About coordinate frames
A coordinate frame is a system whereby the orientation of the three axes (X, Y, and Z) are defined in reference to an object. There are two coordinate frames to consider when using orientation and motion events:
Earth coordinate frame
The Earth coordinate frame is the coordinate frame fixed on the center of the Earth; that is, the axes are aligned based on the pull of gravity and the standard magnetic north orientation. We use upper-case letters ("X", "Y", and "Z") to describe the axes of the Earth coordinate frame.
- The X axis follows along the ground plane, perpendicular to the Y axis and positive toward the east (and therefore negative toward the west).
- The Y axis follows along the ground plane, and is positive toward true north (that is, the North Pole, not magnetic north) and negative toward true south.
- The Z axis is perpendicular to the ground plane; think of it as a line drawn between the device and the center of the Earth. The value of the Z coordinate is positive upward (away from the center of the Earth) and negative downward (toward the center of the Earth).
Device coordinate frame
The device coordinate frame is the coordination frame fixed on the center of the device.
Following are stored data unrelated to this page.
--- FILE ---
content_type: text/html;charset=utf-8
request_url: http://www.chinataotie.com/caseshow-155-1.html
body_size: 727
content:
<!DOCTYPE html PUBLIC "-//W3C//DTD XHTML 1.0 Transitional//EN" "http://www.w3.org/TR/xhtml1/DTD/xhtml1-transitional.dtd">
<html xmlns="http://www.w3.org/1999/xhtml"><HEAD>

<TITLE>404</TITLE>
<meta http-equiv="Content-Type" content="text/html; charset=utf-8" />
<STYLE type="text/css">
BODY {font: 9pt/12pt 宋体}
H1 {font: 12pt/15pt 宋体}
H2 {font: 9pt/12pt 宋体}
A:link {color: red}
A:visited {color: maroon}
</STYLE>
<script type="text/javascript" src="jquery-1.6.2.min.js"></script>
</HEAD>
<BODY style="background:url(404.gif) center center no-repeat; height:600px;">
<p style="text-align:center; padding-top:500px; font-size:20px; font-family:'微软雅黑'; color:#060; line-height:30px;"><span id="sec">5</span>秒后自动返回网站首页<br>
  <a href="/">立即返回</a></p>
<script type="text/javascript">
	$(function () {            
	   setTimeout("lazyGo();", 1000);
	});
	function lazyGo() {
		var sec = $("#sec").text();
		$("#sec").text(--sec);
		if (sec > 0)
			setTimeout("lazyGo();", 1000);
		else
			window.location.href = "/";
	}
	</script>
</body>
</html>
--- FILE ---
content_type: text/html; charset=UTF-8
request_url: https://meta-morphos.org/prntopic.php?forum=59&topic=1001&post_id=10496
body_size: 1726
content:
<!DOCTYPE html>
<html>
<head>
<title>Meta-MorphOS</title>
We use lower-case letters ("x", "y", and "z") to describe the axes of the device coordinate frame.
- The x axis is in the plane of the screen and is positive toward the right and negative toward the left.
- The y axis is in the plane of the screen and is positive toward the top and negative toward the bottom.
- The z axis is perpendicular to the screen or keyboard, and is positive extending outward from the screen.
Rotation is described about any given axis in terms of the number of degrees of difference between the device's coordinate frame and the Earth coordinate frame, and is measured in degrees.
Rotation around the z axis -- that is, twisting the device -- causes the alpha rotation angle to change:
The alpha angle is 0° when top of the device is pointed directly toward the Earth's north pole, and increases as the device is rotated toward the left.
Rotation around the x axis -- that is, tipping the device away from or toward the user -- causes the beta rotation angle to change:
The beta angle is 0° when the device's top and bottom are the same distance from the Earth's surface; it increases toward 180° as the device is tipped forward toward the user, and it decreases toward -180° as the device is tipped backward away from the user.
Rotation around the Y axis -- that is, tilting the device toward the left or right -- causes the gamma rotation angle to change:
The gamma angle is 0° when the device's left and right sides are the same distance from the surface of the Earth, and increases toward 90° as the device is tipped toward the right, and toward -90° as the device is tipped toward the left.